Only the lines starting at the one that contains "What distance from" and running to the end should be repeated, exactly as written.

--*--

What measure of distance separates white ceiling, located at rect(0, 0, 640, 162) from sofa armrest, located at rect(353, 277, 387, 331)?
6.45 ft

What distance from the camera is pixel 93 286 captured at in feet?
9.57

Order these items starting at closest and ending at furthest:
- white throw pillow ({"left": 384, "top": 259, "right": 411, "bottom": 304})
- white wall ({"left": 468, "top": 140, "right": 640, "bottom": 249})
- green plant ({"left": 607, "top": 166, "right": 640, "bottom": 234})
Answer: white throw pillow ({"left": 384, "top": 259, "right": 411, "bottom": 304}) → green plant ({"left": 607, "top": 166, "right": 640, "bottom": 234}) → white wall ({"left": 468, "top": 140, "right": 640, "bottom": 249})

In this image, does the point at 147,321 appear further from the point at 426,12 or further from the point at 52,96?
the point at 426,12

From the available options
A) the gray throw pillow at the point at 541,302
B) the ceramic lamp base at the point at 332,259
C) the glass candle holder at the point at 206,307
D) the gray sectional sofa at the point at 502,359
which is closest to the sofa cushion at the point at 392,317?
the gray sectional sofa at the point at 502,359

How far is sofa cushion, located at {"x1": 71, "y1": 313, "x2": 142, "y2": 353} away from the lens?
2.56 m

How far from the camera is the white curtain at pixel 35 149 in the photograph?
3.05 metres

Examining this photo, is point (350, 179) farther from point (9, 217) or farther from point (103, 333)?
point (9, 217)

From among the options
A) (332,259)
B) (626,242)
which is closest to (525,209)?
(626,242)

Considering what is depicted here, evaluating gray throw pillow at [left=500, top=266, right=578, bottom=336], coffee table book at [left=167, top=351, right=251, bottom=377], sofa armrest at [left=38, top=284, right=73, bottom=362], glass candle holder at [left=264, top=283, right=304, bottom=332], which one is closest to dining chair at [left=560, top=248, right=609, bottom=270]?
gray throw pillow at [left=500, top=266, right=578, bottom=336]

--*--

* COMPLETED TASK
What distance from the camera is pixel 93 286 captured at in feet?
9.57

Order these items starting at closest and ending at furthest:
- white throw pillow ({"left": 384, "top": 259, "right": 411, "bottom": 304})
- white wall ({"left": 468, "top": 140, "right": 640, "bottom": 249})
- green plant ({"left": 607, "top": 166, "right": 640, "bottom": 234})
Answer: white throw pillow ({"left": 384, "top": 259, "right": 411, "bottom": 304}) → green plant ({"left": 607, "top": 166, "right": 640, "bottom": 234}) → white wall ({"left": 468, "top": 140, "right": 640, "bottom": 249})

In this image, does the point at 147,321 appear further from the point at 426,12 or further from the point at 52,96?
the point at 426,12

From the available options
A) the gray throw pillow at the point at 541,302
B) the ceramic lamp base at the point at 332,259
C) the glass candle holder at the point at 206,307
D) the gray sectional sofa at the point at 502,359
which is closest to the sofa cushion at the point at 392,317?
the gray sectional sofa at the point at 502,359

How far is sofa cushion, located at {"x1": 71, "y1": 313, "x2": 142, "y2": 353} away from the lens?
2.56 m

How far from the camera is the white curtain at pixel 35 149 in the photograph?
3.05 metres

Examining this photo, is point (350, 179) farther from point (9, 217) or farther from point (103, 333)?
point (9, 217)

From among the options
A) (332,259)
B) (626,242)
which is closest to (525,209)?
(626,242)

Considering what is depicted here, evaluating gray throw pillow at [left=500, top=266, right=578, bottom=336], coffee table book at [left=167, top=351, right=251, bottom=377], sofa armrest at [left=38, top=284, right=73, bottom=362], glass candle holder at [left=264, top=283, right=304, bottom=332], which one is closest to dining chair at [left=560, top=248, right=609, bottom=270]?
gray throw pillow at [left=500, top=266, right=578, bottom=336]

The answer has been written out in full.